Maynard also wanted to motivate the brewers by showing them just how many people their work was touching.
“Some of the core community of this TWTT group often talk about sake as a friend. It’s more of a friend than just a beverage. It’s like every time you drink a sake, especially if you’ve seen one of the brewers or kuramoto (an owner of a sake brewery) on these stories and you’ve listened to what they have to say, that when you are drinking that sake, you are shaking hands with that person, you are connecting with them on a different level,” Maynard says. “I feel like I’ve found my tribe through this because most of the core community have this same kind of relationship with sake and this same passion.”
TWTT is now nearing its 80th iteration. Regardless of what happens with the pandemic, Maynard is planning to continue the events in some form, expanding the scope to include guests in the wider sake ecosystem like koji makers and rice growers. As she puts it, not only people who are doing remarkable things with sake, but people who help sake be a remarkable thing. However, her focus remains on the stories they have to tell and their potential to forge meaningful connection.

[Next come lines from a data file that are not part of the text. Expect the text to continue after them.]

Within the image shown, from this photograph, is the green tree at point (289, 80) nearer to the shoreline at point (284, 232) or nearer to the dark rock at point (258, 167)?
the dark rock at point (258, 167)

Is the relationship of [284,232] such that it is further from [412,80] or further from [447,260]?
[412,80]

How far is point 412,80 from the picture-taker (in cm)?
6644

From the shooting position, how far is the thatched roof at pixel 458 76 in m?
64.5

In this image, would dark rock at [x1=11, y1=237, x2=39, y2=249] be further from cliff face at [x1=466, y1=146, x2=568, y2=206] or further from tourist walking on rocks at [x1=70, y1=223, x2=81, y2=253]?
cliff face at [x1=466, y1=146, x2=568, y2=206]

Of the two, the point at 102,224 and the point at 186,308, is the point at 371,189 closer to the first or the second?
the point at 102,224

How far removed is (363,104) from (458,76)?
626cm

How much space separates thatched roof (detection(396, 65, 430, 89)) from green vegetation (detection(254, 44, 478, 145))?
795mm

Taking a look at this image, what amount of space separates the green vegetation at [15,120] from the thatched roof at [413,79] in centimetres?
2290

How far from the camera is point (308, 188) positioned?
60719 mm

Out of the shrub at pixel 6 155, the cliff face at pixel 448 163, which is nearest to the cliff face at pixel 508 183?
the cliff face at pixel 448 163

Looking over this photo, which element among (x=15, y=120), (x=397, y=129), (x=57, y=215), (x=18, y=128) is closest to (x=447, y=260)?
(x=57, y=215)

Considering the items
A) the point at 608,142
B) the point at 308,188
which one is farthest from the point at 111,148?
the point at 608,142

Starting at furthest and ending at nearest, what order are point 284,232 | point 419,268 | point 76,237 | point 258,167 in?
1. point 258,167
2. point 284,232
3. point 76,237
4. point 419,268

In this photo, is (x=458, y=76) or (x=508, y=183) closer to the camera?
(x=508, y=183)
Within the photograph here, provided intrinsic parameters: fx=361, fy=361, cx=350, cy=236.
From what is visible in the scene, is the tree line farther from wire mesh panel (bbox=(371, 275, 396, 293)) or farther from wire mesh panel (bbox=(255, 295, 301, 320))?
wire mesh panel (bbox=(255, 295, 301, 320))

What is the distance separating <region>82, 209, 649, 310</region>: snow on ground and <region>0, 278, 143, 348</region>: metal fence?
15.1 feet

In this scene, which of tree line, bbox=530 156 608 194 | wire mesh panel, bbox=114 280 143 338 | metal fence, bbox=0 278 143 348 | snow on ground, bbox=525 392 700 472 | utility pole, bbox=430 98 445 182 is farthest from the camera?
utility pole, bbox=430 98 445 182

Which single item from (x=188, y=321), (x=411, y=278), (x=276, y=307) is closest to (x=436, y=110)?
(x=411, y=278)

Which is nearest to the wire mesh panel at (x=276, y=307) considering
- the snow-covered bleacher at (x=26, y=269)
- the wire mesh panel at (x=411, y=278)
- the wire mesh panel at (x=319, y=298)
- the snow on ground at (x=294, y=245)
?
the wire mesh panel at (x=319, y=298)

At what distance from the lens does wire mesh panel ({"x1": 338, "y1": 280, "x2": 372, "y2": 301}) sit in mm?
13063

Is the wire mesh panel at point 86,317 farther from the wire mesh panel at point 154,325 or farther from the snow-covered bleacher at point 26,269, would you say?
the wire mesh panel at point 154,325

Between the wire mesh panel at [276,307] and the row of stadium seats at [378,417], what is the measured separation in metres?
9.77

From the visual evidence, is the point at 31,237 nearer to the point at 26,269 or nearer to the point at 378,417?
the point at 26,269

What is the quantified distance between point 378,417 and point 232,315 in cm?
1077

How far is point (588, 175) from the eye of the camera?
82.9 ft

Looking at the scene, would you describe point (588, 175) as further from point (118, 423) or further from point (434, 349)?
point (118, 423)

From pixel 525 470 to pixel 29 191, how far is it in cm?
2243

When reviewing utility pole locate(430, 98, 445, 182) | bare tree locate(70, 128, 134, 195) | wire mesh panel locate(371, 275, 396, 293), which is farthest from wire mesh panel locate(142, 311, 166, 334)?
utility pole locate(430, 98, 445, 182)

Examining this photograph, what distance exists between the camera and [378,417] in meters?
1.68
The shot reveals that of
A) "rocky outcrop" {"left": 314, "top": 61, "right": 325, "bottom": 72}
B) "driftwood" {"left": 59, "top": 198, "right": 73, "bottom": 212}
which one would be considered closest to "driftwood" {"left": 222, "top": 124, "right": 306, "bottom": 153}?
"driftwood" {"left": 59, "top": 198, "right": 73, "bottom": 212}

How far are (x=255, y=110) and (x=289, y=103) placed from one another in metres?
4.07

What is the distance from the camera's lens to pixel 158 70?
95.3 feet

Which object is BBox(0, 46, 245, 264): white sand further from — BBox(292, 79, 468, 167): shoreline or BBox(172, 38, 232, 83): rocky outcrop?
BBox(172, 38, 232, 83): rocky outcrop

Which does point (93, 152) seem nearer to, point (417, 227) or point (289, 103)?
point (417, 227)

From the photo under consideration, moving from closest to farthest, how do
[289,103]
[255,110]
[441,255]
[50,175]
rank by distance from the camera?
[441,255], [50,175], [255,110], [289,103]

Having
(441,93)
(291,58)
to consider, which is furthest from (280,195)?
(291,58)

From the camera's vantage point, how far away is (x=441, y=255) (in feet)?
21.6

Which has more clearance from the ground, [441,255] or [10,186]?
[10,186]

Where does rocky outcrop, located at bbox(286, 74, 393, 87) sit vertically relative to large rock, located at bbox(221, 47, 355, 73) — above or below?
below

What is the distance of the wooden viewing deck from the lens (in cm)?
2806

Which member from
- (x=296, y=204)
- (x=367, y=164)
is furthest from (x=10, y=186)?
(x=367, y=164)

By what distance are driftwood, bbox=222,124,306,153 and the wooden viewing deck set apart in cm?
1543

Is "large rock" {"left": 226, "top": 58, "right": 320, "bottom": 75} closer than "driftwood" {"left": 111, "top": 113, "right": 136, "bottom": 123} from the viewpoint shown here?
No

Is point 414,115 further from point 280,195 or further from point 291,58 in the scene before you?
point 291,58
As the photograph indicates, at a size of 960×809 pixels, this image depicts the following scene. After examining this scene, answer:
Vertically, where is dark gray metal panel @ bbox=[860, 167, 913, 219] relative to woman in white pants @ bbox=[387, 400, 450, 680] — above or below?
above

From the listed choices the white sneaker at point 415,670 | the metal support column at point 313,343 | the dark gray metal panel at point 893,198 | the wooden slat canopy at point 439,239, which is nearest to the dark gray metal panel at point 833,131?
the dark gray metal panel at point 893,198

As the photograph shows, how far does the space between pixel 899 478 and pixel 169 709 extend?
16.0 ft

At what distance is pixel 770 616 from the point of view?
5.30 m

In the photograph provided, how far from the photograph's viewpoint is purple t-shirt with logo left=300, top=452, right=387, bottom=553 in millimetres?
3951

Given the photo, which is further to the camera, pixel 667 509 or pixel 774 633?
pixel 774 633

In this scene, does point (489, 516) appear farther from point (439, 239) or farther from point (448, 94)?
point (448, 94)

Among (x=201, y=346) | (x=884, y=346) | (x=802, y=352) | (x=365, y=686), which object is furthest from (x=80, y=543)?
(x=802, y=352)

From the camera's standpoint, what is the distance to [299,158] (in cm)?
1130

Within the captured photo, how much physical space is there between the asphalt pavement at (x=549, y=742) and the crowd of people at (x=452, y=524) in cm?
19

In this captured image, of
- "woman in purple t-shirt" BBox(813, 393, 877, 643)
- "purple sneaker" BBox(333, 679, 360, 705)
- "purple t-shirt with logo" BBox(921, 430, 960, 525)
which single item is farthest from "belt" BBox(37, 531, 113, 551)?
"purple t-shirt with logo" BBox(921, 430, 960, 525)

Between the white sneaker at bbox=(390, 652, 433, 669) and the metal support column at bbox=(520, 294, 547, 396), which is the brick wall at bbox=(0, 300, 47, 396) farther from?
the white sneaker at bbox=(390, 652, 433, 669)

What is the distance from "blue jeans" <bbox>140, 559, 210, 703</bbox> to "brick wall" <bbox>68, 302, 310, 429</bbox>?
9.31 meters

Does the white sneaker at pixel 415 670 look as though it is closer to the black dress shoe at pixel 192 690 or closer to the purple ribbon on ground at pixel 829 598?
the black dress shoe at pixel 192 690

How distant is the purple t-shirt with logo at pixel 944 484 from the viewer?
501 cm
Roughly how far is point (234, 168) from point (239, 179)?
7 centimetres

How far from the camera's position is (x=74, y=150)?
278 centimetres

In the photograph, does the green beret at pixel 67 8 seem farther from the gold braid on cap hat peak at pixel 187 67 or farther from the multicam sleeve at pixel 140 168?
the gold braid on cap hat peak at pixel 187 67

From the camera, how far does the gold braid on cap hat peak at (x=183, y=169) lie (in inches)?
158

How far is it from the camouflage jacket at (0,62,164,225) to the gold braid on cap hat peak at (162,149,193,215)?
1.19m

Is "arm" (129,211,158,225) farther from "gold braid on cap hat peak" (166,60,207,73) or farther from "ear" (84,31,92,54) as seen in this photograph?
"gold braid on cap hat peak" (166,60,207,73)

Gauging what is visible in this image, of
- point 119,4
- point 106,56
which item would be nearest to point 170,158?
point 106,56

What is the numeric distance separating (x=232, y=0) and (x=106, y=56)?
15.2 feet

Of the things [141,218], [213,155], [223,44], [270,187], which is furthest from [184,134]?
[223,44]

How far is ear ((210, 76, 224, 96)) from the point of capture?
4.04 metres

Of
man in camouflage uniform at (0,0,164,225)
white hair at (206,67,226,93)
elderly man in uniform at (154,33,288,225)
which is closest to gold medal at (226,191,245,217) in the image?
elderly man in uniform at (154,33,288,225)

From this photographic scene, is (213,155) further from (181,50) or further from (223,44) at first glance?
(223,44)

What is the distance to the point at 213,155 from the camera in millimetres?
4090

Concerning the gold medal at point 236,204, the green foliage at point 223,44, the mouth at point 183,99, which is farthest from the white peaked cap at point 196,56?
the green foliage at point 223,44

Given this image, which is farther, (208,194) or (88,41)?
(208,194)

Says Maynard, “I think for me, I’ll leave all that textbook stuff to others who are better qualified than I am, but through doing this project, it’s made me realize that it’s not just a label on a bottle and a product inside that bottle, it’s people’s livelihoods, it’s their tradition, it’s their heart, it’s their soul. And if, in some way, this project can play a small role in helping them to continue that or helping to stop just one brewery from closing, then I want to keep doing it.”